Mystery surrounds the origin of the forecast £30million black hole in the public purse, after government officials declined to provide any information about how they came up with the figure.
A need for large-scale changes to the public sector and staff cuts arising from a predicted “structural deficit” for 2020 to 2023 was first announced by the Chief Minister, Senator John Le Fondré, at a Chamber of Commerce lunch event in October last year.
But despite nearly nine months passing since then, and questions from Express and politicians, no further details have been provided over how exactly the significant funding gap arose.
According to information provided following a request under the Freedom of Information (FOI) Law, the figure came following a “strategic assessment”.
But when Express asked for a copy of this strategic assessment was requested under FOI Law, the request was refused after heavy delays.

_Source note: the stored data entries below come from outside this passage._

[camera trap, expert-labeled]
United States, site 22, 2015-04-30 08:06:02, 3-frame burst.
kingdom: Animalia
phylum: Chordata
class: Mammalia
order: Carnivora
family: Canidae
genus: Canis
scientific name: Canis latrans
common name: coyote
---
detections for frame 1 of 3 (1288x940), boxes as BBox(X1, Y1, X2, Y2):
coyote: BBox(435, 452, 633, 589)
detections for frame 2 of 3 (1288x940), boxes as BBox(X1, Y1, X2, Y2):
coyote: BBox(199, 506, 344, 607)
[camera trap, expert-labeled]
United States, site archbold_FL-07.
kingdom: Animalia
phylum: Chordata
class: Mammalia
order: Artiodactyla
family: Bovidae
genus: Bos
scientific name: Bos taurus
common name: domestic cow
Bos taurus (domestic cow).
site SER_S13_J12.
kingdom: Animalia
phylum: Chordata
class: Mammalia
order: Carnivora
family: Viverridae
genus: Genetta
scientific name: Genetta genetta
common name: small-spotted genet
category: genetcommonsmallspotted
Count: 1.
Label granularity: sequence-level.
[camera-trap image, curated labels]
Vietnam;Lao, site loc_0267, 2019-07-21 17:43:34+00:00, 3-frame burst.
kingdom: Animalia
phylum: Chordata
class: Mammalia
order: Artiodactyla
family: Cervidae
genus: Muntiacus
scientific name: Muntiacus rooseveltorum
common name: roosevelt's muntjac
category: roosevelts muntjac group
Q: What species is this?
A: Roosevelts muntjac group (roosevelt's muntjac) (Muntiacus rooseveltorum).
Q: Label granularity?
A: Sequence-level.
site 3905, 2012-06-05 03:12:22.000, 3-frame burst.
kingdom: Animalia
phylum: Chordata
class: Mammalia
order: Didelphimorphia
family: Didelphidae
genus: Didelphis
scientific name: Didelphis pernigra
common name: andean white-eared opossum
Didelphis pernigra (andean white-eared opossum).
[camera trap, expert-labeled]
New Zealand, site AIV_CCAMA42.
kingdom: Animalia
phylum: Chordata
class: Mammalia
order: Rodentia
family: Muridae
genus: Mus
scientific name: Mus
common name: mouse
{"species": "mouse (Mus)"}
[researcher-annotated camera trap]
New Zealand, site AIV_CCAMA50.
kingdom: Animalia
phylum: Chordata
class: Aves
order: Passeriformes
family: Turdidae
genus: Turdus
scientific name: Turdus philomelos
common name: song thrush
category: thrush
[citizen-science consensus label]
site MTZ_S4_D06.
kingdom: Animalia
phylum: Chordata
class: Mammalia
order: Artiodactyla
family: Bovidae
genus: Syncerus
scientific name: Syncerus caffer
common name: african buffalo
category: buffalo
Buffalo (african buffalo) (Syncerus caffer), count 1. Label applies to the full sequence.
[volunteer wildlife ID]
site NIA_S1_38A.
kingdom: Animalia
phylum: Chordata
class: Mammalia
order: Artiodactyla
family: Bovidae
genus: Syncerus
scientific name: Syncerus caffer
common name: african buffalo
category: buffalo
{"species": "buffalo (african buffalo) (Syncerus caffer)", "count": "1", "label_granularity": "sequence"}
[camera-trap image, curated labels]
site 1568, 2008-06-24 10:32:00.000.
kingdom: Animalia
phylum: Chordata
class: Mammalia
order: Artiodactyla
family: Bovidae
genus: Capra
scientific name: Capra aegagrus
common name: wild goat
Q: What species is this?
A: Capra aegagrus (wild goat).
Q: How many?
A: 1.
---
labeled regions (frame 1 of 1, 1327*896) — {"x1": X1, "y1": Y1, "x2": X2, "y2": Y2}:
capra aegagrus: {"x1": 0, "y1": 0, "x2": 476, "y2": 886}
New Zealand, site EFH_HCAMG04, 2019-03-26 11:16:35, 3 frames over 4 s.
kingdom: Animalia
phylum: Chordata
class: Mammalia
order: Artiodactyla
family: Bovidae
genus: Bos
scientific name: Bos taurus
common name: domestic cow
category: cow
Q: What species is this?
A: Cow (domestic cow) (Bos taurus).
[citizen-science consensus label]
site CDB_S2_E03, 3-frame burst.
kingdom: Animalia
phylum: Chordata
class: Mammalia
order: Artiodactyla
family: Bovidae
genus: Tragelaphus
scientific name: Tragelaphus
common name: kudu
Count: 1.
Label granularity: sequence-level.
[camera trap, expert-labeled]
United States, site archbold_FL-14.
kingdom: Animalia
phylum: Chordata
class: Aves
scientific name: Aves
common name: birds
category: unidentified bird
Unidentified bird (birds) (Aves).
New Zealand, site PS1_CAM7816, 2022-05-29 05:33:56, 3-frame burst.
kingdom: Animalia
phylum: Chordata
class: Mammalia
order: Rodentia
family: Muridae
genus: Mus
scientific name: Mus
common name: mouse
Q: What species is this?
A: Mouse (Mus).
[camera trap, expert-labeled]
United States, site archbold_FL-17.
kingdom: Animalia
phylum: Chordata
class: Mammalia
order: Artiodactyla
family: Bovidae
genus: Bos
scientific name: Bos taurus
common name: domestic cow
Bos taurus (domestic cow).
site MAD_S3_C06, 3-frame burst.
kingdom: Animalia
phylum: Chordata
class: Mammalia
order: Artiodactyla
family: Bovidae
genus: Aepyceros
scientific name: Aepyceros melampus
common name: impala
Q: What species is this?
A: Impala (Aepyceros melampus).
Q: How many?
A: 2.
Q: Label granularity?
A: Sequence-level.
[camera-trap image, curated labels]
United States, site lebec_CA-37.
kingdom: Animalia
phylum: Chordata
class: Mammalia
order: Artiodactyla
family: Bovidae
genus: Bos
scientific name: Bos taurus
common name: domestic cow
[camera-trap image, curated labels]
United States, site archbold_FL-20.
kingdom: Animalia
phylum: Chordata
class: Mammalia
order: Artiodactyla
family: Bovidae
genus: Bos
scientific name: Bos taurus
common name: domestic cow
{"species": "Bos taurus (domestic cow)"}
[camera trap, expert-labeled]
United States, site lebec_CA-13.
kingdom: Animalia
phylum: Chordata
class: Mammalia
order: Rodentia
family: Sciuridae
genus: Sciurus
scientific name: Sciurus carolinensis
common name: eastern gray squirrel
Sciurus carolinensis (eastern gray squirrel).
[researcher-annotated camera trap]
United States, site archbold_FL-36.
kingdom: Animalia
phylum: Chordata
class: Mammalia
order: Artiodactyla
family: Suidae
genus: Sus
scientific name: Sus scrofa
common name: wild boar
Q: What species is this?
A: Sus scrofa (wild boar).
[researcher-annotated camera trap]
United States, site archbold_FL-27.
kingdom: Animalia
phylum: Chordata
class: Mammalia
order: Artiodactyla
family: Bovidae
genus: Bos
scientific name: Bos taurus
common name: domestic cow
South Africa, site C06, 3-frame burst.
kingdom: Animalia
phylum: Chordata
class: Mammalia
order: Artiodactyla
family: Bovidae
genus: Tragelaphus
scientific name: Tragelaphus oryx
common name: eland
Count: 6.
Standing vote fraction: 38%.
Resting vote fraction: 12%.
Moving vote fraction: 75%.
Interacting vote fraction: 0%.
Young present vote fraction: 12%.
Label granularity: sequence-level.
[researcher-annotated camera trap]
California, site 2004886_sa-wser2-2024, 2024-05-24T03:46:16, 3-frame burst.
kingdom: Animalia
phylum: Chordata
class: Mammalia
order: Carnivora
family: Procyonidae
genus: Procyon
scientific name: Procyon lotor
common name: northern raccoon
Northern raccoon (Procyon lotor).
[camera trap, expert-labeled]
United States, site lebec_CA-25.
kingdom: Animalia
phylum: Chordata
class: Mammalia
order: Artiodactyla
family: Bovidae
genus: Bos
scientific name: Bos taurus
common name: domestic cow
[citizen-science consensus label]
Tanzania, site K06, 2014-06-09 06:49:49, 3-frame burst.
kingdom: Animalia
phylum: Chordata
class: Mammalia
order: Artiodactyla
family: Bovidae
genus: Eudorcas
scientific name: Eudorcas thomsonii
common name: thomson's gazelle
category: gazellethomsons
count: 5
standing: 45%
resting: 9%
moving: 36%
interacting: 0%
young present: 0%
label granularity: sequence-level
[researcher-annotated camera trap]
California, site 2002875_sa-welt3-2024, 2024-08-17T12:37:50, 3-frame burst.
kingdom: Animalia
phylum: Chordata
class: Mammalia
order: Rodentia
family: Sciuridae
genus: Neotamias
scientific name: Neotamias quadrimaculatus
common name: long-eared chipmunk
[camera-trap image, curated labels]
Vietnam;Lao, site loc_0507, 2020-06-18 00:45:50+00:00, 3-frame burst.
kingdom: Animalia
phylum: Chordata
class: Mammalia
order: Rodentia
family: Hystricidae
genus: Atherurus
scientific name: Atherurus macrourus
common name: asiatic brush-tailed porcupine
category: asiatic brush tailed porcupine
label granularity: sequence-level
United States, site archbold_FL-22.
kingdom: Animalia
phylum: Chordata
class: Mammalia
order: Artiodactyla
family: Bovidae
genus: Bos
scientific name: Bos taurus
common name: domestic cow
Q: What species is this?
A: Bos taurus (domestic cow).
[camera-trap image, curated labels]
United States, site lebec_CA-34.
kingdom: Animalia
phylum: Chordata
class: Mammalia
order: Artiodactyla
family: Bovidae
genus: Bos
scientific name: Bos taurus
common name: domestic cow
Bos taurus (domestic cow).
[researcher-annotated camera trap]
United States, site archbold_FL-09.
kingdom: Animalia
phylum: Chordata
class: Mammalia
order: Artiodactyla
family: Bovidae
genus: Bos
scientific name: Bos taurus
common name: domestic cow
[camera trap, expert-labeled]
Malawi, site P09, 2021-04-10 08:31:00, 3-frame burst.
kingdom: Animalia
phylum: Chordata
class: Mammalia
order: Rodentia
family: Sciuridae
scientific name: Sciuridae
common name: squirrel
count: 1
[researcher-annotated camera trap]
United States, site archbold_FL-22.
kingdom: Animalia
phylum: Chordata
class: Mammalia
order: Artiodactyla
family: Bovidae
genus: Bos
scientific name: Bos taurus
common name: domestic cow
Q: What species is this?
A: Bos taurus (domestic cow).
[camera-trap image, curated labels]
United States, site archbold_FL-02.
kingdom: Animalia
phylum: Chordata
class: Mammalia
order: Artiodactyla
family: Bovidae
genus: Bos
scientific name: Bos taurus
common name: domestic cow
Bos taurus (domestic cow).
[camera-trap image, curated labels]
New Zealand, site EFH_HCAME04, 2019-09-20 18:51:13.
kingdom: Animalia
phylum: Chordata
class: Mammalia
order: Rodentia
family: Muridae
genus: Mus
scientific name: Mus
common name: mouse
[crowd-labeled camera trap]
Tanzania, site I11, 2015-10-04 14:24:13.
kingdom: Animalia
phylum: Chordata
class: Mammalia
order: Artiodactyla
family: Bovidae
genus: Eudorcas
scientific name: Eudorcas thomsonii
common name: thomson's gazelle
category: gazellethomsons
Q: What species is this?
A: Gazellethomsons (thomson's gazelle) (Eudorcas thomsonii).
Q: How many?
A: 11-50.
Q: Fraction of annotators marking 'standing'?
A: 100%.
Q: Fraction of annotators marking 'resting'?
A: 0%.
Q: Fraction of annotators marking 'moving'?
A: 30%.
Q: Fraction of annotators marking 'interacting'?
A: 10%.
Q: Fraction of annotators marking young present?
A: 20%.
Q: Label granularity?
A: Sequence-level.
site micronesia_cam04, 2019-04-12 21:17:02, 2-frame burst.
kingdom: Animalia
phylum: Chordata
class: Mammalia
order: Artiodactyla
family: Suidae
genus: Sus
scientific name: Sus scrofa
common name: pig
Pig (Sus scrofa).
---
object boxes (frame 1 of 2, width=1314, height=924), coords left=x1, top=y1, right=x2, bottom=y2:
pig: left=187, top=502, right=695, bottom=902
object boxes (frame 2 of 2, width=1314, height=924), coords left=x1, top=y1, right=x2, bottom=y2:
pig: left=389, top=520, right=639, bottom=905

They said this was because the government was in the process of developing an ‘Efficiency Programme’ – a roadmap as to how to achieve the savings needed to plug the black hole. Details of the plan will be included in the Government Plan, which is due to be lodged with the States Assembly by the end of this month.
Therefore, the response reasoned, the information should be exempt under two articles of the FOI Law: '35 – Policy under Development' and '36 – Information intended for future publication'.
While it acknowledged that providing the information would “promote accountability”, as well as helping the public understand “the methodology underlying the proposed financial savings”, the government added that it needed a “safe space” to develop its money-saving policy, and that this therefore outweighed the public interest in transparency.
Express has since appealed this refusal, as the request only aimed to establish the origin of the deficit figure – not gain details information about the Efficiency Programme arising from it.
But it isn’t only the media that has been declined this information.
In a written question to the Treasury Minister, Deputy Susie Pinel, Deputy Rob Ward asked: “What data was used to calculate this deficit?”
In a reply released this morning, Deputy Pinel simply stated that it was “based on forecasts using the latest information available at that time.”
Pictured: The Treasury Minister simply said the deficit figure was based on "forecasts".
The £30million to £40million gap in public finances has largely been used as the rationale for driving forward Chief Executive Charlie Parker’s ‘OneGov’ regime – a programme that has involved the largest ever shake-up to government services with the creation and renaming of several departments, with a focus on driving “efficiencies.”
At the time of the announcement, the Chief Minister explained that the upcoming deficit would therefore involve identifying “savings” and a “permanent reduction in the size of the States’ workforce”. The size of that reduction is still yet to be announced.
Since then, the deficit has also been quoted as the rationale for not providing cost-of-living pay rises to government workers, which led to industrial action by civil servants and teachers, which escalated into days of walk-out strikes.
When the island’s biggest civil service union, JCSA Prospect, urged the government to use £51million from savings and surpluses to put an end to the dispute, followed by proposals to do so by Deputy Geoff Southern, the Chief Minister firmly declined on the basis that the government was in a vulnerable position, predicting a funding shortfall of up to £40million.
The deficit has also been used as the justification for the employment of several highly-paid consultants and interim staff tasked with delivering these savings. Last week, Express revealed that their travel and accommodation expenses over 18 months totalled nearly £600,000.
Although full details of the ‘Efficiency Programme’ is yet to be made public, it is known that each department has been asked to trim its spending.
Pictured: The Chief Minister said the La Motte Street move for public-facing services would save money.
But in an interview with Express, the Chief Minister, Senator John Le Fondré, declined to describe this as “cuts”.
Instead, he said that departments were being asked to find “one-off savings” that would carry forward – delivering “the same or better services” at a lower cost.
Providing a “tangible” example, he said that the decision to move attestation forms online would save "around £30,000" yearly in manpower and time.
He added that the decision to integrate several public-facing services at La Motte Street into the now ‘Customer and Local Services Department’ would also achieve a significant spending reduction.
The Chief Minister further added that the government was currently looking using facilities that are only put to full use “around 40% of the time” in a more productive way, but declined to provide further information.
Despite the Education and Infrastructure Ministers, among others, having previously publicly spoken of budgetary pressures, Senator Le Fondré denied that there were any tensions within the Council of Ministers team regarding identifying areas where expenditure could be slashed.